- **TEXTAUSZUG**:
-- -- --

Externsteine geben Geheimnis preis

Präzise Altersbestimmung der umstrittenen Feuerstellen gelungen

Externsteine © Robin Jähne

Die Externsteine in Lippe sind nicht nur eines der bemerkenswertesten Naturdenkmäler Mitteleuropas, sondern bereits seit Jahrzehnten auch ein „Stein des Anstoßes“. Immer wieder gab es unter Historikern Streit darüber, ob die Felsstätten bereits in vorchristlicher Zeit als Kultstätten genutzt wurden. Eines der wichtigsten Rätsel der Externsteine war bisher das Alter der Grotten in den Felsenstätten. Forscher der Heidelberger Akademie der Wissenschaften haben dieses Geheimnis nun gelüftet.

Nach den Ergebnissen der Studie stammen die untersuchten Feuerspuren nicht aus vorchristlicher Zeit. Damit konnten die Wissenschaftler die Ergebnisse der bisherigen Forschung bestätigen. Das Forschungsprojekt ergab zudem, dass zwei der untersuchten Feuerspuren in der Haupt- und Nebengrotte der Externsteine aus dem Spätmittelalter (1325 n.Chr. +/- 50 Jahre und 1425 +/- 63) stammen, eine weitere Spur ist höchstens hochmittelalterlich (nach circa 1030 +/- 100).

-- -- --

[Daten]
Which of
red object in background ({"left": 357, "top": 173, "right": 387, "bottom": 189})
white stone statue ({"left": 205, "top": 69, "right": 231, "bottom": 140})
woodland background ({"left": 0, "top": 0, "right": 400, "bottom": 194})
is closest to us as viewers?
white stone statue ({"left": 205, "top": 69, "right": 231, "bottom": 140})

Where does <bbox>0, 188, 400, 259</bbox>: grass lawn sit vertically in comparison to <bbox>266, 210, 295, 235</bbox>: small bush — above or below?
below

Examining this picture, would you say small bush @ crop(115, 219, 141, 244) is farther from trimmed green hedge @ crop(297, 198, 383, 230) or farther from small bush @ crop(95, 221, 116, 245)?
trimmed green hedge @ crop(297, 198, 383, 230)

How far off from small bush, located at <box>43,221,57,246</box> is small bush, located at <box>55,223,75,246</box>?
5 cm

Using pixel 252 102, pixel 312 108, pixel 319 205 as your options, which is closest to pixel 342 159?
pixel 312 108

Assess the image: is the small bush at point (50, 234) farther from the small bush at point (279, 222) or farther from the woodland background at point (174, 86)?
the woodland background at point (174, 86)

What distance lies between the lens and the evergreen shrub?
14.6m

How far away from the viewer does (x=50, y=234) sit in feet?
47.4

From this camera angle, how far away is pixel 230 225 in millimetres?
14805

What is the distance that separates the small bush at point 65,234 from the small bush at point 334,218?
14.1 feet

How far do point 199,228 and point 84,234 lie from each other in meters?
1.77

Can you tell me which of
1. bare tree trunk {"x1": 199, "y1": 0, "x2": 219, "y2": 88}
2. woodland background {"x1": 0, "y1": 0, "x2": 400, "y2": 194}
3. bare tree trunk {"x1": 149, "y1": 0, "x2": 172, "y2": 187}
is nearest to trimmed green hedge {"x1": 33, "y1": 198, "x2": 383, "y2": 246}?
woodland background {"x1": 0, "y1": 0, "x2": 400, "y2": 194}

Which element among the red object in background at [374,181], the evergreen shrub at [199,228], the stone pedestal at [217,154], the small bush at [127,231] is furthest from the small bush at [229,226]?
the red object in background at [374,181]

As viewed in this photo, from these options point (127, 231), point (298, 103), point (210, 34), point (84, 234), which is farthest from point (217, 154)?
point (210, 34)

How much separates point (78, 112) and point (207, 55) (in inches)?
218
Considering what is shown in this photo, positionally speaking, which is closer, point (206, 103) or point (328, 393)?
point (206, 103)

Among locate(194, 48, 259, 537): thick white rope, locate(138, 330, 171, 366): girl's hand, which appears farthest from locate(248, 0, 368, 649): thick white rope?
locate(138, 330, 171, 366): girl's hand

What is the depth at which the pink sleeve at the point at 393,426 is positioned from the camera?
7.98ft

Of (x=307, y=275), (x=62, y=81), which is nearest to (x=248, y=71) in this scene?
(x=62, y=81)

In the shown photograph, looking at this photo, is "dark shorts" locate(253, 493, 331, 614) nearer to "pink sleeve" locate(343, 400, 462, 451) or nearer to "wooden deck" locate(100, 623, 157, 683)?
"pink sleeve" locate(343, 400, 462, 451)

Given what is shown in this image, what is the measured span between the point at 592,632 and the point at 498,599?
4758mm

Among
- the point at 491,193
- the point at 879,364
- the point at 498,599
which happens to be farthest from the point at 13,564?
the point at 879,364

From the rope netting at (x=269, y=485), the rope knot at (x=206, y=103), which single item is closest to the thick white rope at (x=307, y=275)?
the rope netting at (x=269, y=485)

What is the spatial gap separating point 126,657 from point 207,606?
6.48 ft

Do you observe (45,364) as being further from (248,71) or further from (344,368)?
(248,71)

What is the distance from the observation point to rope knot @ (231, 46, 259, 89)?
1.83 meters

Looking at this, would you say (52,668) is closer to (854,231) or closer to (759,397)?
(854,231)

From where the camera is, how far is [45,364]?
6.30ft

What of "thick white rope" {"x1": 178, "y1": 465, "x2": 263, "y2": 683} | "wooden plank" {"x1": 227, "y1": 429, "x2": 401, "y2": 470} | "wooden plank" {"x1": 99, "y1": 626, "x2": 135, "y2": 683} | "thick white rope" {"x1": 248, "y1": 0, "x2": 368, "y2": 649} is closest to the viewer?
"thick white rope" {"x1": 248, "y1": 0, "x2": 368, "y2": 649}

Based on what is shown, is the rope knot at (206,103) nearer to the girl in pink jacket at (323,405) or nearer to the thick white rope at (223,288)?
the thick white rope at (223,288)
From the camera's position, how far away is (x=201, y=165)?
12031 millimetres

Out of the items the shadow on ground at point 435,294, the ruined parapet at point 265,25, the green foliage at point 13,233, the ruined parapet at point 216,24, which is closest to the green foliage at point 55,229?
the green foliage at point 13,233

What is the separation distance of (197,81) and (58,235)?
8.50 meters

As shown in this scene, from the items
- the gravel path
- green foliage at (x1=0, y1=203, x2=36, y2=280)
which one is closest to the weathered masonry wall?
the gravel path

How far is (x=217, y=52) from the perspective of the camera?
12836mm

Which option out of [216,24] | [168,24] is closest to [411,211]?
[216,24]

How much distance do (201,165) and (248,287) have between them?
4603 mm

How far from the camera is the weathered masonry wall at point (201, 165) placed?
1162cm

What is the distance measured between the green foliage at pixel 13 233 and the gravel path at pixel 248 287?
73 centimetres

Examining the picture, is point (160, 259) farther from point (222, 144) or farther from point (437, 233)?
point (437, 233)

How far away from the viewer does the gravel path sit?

-- -- --

- **AUFGABEN**:
A. Prüfen Sie, ob die Aussagen (i) bis (iii) mit dem Text über die Externsteine übereinstimmen: (i) Die untersuchten Feuerspuren stammen aus vorchristlicher Zeit. (ii) Die Studie bestätigte die Ergebnisse der bisherigen Forschung. (iii) Zwei der untersuchten Feuerspuren stammen aus dem Hochmittelalter. Antworten Sie jeweils mit Ja oder Nein und belegen Sie Ihre Antwort mit einem wörtlichen Zitat aus dem Text.
B. Setzen Sie den Text über die Externsteine im Anschluss an seinen letzten Satz fort.

- **LÖSUNGEN**:
A.
(i) Nein: „Nach den Ergebnissen der Studie stammen die untersuchten Feuerspuren nicht aus vorchristlicher Zeit.“
(ii) Ja: „Damit konnten die Wissenschaftler die Ergebnisse der bisherigen Forschung bestätigen.“
(iii) Nein: „dass zwei der untersuchten Feuerspuren in der Haupt- und Nebengrotte der Externsteine aus dem Spätmittelalter“

B.
Entgegen den bisherigen Erkenntnissen ergab die Untersuchung der Bohrkerne aus der branderhitzten Decke der Kuppelgrotte jedoch deutlich höhere Alter: Während eine Spur aus ottonischer Zeit stammt (934 +/- 94), ist eine weitere in die Zeit nach 735 (+/- 180) zu datieren, könnte somit aus der Zeit der fränkisch-sächsischen Auseinandersetzungen ab der 2. Hälfte des 8. Jahrhunderts stammen. Die Kuppelgrotte ist damit mindestens frühmittelalterlich.

Zeitpunkt der letzten Erhitzung ermittelt

Datiert wurden die Proben mit der Methode der so genannten Optisch- Stimulierten-Lumineszenz (OSL). Mit dieser Methode bestimmt man den Zeitpunkt der letzten Erhitzung der im Sandstein enthaltenen Quarz- und Feldspatkörner, mithin das Mindestalter der Anlage der Grotten.

Das Verfahren beruht darauf, dass natürliche Gesteine geringe Mengen an radioaktiven Elementen besitzen, welche die Mineralkörner einer fortdauernden Strahlung aussetzen und ein Lumineszenz-Signal aufbauen.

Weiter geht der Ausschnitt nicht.